_ОТРЫВОК:_
========================================================================

В "Миссии...” ничего не говорится о судьбе НТС, начиная с периода ”перестройки”, однако четко выделены причины, предопределившие последующее поведение и эволюцию организации. Первое: "нечуткость к духу времени”. Действительно, в "перестройку”, когда впервые предоставилась возможность легальной и реальной работы в России, НТС был единственной эмигрантской организацией, сохранившей дееспособность, облададавшей определенными интеллектуальными, техническими и материальными возможностями. Но солидаристы оказались совершенно не готовыми к новым условиям. Они застыли в выжидательной нерешительности: не начав самостоятельной политической деятельности и не поддержав по-настоящему ни одно из родственных им политических движений в России. А в то время действенное участие НТС в политической жизни страны могло бы стать определяющим фактором для ее дальнейшего развития.
Второй недостаток солидаристов, на который указывает Назаров, недостаточная глубина идеологии НТС "для рождавшегося тогда в России национально-религиозного движения". НТС, располагая такими выдающимися интеллектуальными кадрами, как Р.Н. Редлих, В.Д. Поремский, Б.С. Пушкарев и другие, поставило их на бесперспективную (как показала действительность) прагматическую работу по созданию в России "подпольной армии освобождения", но слишком мало использовало для создания идеологической основы возрождающейся России. Становлению национальных сил в стране теоретические разработки НТС могли помочь лишь в небольшой степени.
И последнее в разговоре об НТС: "Размывалась и намеченная а довоенное время оригинальная идея “третьего пути" между социализмом а капитализмом: НТС постепенно превращался в демократическую партию западного типа". Здесь автору “Миссии..." удалось предугадать будущее лишь отчасти. Политической партией в постперестроечной России НТС не стал вообще, предпринимая отдельные попытки политической, просветительской и правозащитной деятельности.

========================================================================

_ИСХОДНЫЕ ДАННЫЕ:_
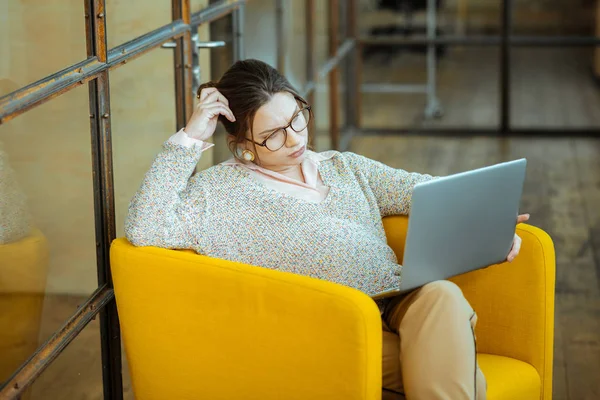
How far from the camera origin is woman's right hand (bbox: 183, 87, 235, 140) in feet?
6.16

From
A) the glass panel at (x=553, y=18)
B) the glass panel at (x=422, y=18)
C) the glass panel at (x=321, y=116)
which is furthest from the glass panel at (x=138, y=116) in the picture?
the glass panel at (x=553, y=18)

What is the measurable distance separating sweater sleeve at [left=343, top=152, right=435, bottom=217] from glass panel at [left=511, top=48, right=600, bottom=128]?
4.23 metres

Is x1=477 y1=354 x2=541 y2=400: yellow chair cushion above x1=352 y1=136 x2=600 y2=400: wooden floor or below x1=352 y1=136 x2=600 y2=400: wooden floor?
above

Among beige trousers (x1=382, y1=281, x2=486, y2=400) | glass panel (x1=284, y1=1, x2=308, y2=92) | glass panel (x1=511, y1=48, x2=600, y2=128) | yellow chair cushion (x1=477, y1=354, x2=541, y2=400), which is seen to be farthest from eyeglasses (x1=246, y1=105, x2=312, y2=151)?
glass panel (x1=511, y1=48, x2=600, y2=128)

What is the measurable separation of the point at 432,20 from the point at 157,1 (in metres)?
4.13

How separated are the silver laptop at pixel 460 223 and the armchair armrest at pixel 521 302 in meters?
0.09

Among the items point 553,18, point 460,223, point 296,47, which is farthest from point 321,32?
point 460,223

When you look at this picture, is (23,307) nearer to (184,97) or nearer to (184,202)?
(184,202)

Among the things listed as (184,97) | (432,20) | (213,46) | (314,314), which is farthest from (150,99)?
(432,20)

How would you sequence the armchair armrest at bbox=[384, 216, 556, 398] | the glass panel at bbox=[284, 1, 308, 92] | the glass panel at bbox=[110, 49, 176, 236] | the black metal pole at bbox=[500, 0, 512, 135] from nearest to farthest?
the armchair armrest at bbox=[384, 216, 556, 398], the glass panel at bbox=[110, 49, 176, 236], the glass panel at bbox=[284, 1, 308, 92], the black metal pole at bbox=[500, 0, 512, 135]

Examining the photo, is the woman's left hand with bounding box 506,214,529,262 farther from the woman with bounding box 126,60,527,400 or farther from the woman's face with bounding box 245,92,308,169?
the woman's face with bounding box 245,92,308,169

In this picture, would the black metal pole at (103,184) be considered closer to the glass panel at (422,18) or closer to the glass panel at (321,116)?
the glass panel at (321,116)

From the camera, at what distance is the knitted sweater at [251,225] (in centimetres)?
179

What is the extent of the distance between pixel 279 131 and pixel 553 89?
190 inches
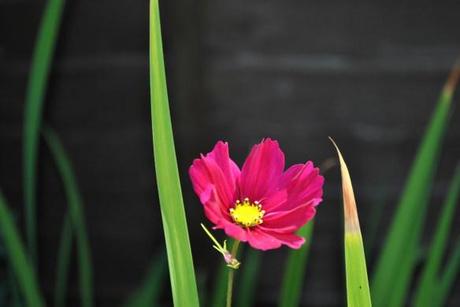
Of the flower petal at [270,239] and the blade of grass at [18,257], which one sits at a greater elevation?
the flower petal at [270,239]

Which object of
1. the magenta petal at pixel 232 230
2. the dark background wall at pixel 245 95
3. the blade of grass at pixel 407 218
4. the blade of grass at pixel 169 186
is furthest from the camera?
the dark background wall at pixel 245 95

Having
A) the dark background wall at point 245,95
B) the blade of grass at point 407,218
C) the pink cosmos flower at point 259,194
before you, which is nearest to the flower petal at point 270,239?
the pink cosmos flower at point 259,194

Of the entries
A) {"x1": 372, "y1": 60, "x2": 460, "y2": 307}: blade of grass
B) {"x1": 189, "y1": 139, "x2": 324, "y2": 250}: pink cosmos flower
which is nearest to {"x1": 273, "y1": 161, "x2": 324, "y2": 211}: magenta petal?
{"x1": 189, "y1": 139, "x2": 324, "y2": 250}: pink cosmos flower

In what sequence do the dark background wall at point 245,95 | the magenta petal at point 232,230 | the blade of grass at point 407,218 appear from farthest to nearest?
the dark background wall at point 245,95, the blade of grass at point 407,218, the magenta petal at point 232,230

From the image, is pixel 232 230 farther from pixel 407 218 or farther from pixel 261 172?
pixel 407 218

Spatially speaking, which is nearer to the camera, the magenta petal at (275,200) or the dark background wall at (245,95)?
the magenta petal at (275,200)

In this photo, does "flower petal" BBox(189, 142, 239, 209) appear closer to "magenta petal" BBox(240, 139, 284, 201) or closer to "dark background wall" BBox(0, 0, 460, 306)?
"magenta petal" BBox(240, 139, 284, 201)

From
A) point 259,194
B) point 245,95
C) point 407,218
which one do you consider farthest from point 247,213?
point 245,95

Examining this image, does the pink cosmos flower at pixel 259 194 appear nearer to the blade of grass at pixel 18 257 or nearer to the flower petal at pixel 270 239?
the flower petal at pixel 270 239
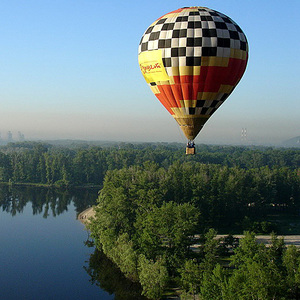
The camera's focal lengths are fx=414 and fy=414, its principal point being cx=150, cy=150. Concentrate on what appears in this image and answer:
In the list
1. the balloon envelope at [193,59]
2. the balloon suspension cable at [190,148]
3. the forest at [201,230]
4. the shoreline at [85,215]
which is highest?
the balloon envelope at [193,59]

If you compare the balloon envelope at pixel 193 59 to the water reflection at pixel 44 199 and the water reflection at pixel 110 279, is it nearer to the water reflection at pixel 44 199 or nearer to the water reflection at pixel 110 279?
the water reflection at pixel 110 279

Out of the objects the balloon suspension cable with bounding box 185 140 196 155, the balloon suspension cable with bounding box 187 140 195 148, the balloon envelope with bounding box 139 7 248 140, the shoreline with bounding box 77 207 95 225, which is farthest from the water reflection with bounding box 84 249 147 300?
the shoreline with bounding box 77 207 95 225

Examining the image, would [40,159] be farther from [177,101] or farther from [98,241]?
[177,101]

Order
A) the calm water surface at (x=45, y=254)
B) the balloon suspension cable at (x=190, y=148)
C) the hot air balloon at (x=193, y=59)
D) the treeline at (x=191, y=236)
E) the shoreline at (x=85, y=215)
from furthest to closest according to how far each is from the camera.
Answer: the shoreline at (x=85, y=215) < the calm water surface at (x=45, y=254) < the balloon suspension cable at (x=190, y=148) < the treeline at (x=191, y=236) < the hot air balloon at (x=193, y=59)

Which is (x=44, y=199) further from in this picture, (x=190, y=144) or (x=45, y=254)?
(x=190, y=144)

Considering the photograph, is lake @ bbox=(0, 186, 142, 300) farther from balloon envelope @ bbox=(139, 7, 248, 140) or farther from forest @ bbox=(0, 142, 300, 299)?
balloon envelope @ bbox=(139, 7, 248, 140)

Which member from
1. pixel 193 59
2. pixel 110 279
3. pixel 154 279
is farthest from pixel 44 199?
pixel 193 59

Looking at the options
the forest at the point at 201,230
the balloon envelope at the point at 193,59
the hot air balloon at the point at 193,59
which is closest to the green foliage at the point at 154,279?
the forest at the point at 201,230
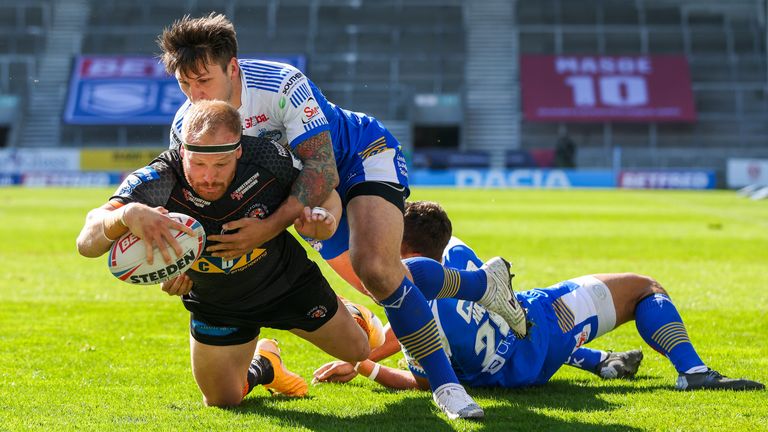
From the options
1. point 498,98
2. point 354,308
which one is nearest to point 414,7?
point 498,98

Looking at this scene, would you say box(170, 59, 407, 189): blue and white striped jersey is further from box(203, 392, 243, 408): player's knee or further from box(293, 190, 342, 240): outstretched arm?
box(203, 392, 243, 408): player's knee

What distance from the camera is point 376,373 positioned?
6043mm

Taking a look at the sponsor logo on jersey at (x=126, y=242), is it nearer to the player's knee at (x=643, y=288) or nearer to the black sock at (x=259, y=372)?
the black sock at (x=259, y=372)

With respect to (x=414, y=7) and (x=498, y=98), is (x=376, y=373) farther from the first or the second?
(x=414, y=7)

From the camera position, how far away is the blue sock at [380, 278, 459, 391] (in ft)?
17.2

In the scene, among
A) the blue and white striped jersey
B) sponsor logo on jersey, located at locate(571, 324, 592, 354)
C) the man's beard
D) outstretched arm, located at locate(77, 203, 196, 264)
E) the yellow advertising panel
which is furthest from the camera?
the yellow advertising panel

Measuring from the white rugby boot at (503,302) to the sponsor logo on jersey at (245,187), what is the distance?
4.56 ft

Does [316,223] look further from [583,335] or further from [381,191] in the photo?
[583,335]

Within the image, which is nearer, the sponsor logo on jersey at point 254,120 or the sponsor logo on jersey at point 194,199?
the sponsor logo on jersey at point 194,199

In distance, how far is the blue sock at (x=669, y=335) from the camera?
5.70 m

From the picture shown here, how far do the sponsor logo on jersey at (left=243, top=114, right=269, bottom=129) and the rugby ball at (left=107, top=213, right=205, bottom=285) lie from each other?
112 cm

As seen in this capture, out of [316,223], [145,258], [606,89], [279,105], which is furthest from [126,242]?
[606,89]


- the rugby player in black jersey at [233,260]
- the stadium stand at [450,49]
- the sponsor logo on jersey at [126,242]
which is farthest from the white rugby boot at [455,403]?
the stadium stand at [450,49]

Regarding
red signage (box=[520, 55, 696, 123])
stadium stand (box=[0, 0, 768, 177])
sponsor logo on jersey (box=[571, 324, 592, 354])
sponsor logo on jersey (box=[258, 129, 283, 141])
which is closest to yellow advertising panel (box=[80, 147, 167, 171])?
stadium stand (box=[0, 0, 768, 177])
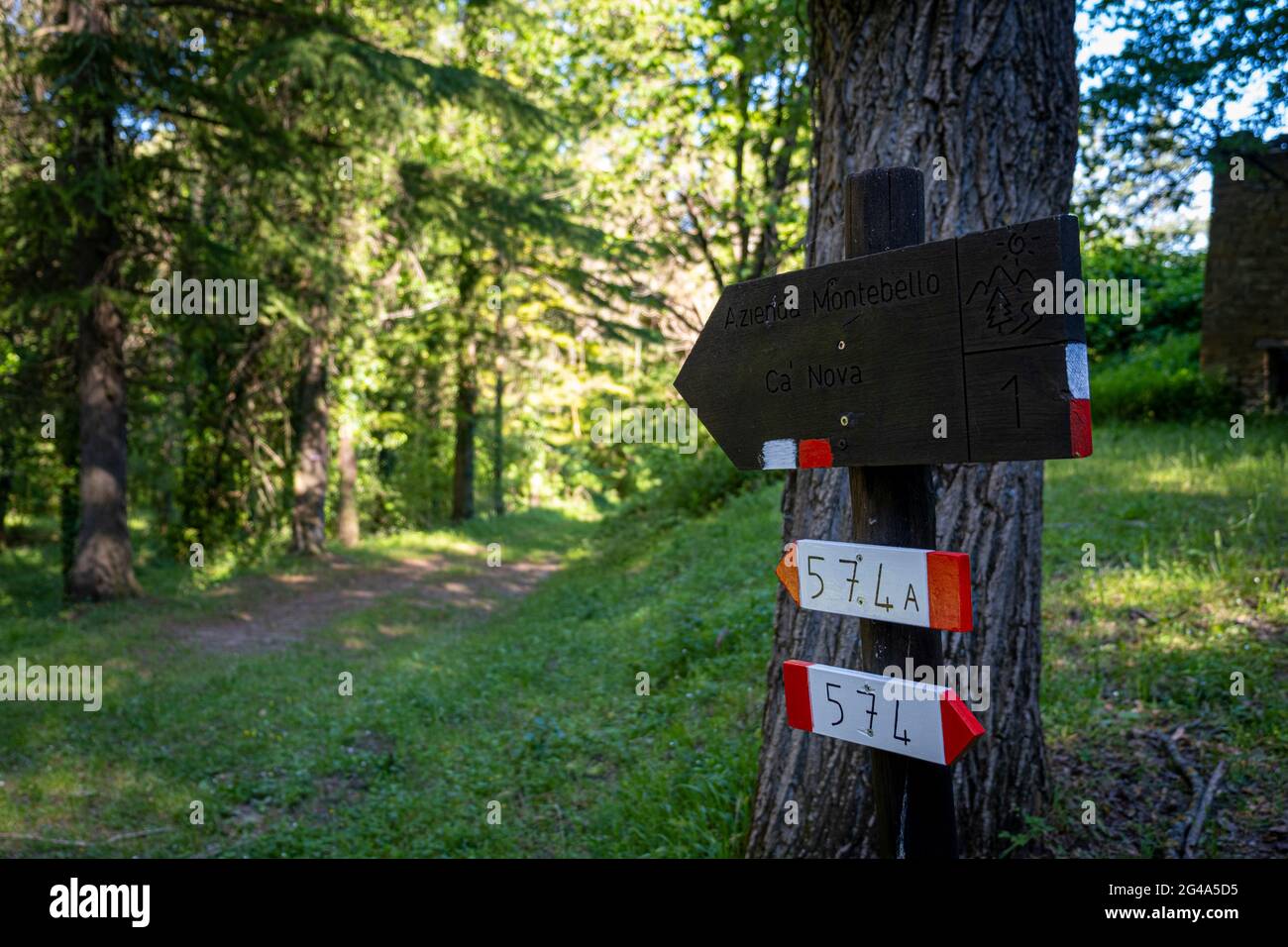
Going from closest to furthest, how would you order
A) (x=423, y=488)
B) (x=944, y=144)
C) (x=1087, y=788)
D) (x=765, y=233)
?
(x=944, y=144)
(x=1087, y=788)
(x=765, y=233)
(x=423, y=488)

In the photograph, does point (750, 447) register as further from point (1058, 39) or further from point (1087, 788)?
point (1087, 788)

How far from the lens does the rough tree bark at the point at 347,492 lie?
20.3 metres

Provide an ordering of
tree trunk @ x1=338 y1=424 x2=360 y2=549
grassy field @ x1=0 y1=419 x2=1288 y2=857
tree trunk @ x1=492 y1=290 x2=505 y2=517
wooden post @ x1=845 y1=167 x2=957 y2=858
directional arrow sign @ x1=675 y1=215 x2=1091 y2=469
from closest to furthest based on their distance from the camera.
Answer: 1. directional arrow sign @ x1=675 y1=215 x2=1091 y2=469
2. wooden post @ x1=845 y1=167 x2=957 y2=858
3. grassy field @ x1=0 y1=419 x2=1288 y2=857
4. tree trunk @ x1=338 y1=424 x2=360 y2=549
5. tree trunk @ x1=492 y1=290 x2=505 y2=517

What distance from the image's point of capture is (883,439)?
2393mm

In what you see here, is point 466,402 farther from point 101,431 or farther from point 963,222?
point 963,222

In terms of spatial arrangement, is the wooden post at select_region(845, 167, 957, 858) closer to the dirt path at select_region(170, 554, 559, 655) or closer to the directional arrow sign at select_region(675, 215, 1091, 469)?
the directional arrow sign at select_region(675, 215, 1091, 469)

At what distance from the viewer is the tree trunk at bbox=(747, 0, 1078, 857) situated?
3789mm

========================================================================

_ЗАДАНИЯ:_
a) Назовите всех представителей интеллектуальных кадров НТС, которых отрывок об НТС упоминает поименно.
b) Пожалуйста, напишите продолжение отрывка об НТС, начиная сразу после его последнего предложения.

_ОТВЕТЫ К ЗАДАНИЯМ:_
a) Р.Н. Редлих, В.Д. Поремский, Б.С. Пушкарев.

b)
Но следует обратить особое внимание на слова "демократический“ и “западный тип“. Практически все заявления НТС после августа 1991-го ничем не отличают солидаристов от тех движений в России, которые сами себя называют "демократическими" и которые активно поддерживаются Западом. Печальным финалом эволюции НТС стала восторженная поддержка антигосударственного переворота в сентябре-октябре 1993-го. И здесь Назаров, может быть сам того не желая, дает намек на разгадку, указывая на вынужденное и тягостное, но весьма тесное историческое сотрудничество НТС с рядом госучреждений США. Невольно отмечаешь, что и в послекоммунистическую эпоху отношения НТС и администрации США к положению в России совпадают в ключевых пунктах.
Третья функция русской эмиграции, выделяемая Назаровым ‒ "осмысление трагического опыта революции как опыта всемирного; осознание того на что способен человек в разных общественных системах; раскрытие нового уровня "русской идеи" ‒ как синтеза общечеловеческого опыта". Автор эту функцию подчеркивает особо и делает главным объектом своей книги.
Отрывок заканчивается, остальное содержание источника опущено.